Sumário: I – A possibilidade de denúncia do contrato de arrendamento por necessidade de habitação dos descendentes em 1º grau do senhorio foi pela primeira vez introduzida no artº 69º, nº 1, al. a), do RAU, na versão primitiva aprovada pelo D.L. nº 321/90, de 15/10, disposição essa que foi declarada inconstitucional (orgânica) pelo Ac. do Tribunal Constitucional de 19/02/99, com força obrigatória geral, na parte respeitante aos descendentes em 1º grau .
II – Uma vez obtida a competente autorização legislativa pela Lei nº 16/2000, de 8/8, o D.L. nº 329-B/2000, de 22/10, alterou a alínea a) do nº 1 do artº 69º do RAU, restabelecendo a possibilidade do senhorio denunciar o contrato para o termo do prazo ou da sua renovação quando necessite do prédio para sua habitação ou dos seus descendentes em 1º grau.

III – Da conjugação dos artºs 69º, nº 1, e 71º, nº 1, als. a) e b), e nº 3, do RAU, extrai-se que os pressupostos legais do direito de denúncia do contrato de arrendamento para habitação do descendente em 1º grau do senhorio, cujo ónus de alegação e prova incumbe ao autor, são os seguintes :

a) ter o descendente em 1º grau necessidade da casa para sua habitação ;

b) ser o senhorio proprietário, comproprietário ou usufrutuário do prédio há mais de cinco anos ou, independentemente deste prazo, se o tiver adquirido por doação;

c) não ter o senhorio, há mais de um ano, na área das comarcas de Lisboa ou do Porto e suas limítrofes ou na respectiva localidade quanto ao resto do país, casa própria ou arrendada que satisfaça as necessidades de habitação dos seus descendentes em 1º grau;

d) não ter o descendente em 1º grau, há mais de um ano, na área das comarcas de Lisboa ou do Porto e suas limítrofes ou na respectiva localidade quanto ao resto do país, casa própria ou arrendada que satisfaça as suas necessidades de habitação .

ENUNCIADO A
Transcreva, do sumário, o trecho que começa em "c) não ter o" e prossegue até "de habitação .".
ENUNCIADO B
Enumere as qualidades em que, segundo a alínea b) do sumário, o senhorio pode deter o prédio.
ENUNCIADO C
Condense numa só frase o parágrafo do sumário iniciado por "II – Uma vez obtida", conservando os seus factos principais.

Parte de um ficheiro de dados
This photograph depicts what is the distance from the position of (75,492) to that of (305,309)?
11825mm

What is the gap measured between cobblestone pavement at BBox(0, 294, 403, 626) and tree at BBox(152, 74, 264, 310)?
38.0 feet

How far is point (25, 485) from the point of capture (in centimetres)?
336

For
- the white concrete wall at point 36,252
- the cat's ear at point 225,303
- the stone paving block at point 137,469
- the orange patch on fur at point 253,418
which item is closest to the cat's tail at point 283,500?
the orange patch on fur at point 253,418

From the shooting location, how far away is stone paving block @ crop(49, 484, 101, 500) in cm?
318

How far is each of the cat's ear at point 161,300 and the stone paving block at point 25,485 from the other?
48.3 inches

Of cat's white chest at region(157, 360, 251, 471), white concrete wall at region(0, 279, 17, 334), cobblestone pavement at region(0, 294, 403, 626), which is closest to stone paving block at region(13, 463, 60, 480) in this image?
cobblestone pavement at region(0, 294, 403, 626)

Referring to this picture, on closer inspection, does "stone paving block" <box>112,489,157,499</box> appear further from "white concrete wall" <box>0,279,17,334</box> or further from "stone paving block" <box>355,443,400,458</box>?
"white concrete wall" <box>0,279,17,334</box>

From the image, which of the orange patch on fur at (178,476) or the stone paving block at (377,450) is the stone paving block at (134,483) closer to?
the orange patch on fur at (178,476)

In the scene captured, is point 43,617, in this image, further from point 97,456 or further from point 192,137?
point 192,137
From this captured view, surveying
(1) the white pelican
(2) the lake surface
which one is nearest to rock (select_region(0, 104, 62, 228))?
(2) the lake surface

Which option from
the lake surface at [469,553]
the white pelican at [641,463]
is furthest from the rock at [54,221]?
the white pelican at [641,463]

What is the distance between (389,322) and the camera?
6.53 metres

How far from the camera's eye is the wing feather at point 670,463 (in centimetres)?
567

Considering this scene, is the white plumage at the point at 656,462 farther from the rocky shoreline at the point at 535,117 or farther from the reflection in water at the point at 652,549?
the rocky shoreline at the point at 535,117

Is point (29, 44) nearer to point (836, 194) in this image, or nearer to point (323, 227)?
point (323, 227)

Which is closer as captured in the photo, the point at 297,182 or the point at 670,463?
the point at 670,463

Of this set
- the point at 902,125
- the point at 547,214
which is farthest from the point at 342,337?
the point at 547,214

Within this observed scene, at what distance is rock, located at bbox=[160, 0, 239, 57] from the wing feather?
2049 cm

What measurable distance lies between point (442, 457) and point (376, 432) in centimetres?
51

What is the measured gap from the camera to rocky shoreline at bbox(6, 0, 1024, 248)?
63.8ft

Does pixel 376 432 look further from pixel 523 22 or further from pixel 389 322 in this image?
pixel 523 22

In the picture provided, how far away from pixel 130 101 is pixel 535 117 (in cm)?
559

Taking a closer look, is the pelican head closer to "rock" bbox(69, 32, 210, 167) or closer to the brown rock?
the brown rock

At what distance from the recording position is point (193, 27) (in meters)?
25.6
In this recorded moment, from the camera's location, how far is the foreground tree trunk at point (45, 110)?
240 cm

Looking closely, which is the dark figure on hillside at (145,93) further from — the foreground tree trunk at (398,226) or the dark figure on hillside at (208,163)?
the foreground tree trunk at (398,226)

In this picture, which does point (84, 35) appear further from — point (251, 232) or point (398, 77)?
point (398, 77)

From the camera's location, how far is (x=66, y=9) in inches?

RESPOSTA CORRETA A
c) não ter o senhorio, há mais de um ano, na área das comarcas de Lisboa ou do Porto e suas limítrofes ou na respectiva localidade quanto ao resto do país, casa própria ou arrendada que satisfaça as necessidades de habitação dos seus descendentes em 1º grau;

d) não ter o descendente em 1º grau, há mais de um ano, na área das comarcas de Lisboa ou do Porto e suas limítrofes ou na respectiva localidade quanto ao resto do país, casa própria ou arrendada que satisfaça as suas necessidades de habitação .

RESPOSTA CORRETA B
Proprietário; comproprietário; usufrutuário.

RESPOSTA CORRETA C
Com a autorização legislativa dada pela Lei nº 16/2000, de 8/8, o D.L. nº 329-B/2000, de 22/10, alterou a alínea a) do nº 1 do artº 69º do RAU, permitindo de novo ao senhorio denunciar o contrato para o termo do prazo ou da renovação quando necessite do prédio para sua habitação ou dos seus descendentes em 1º grau.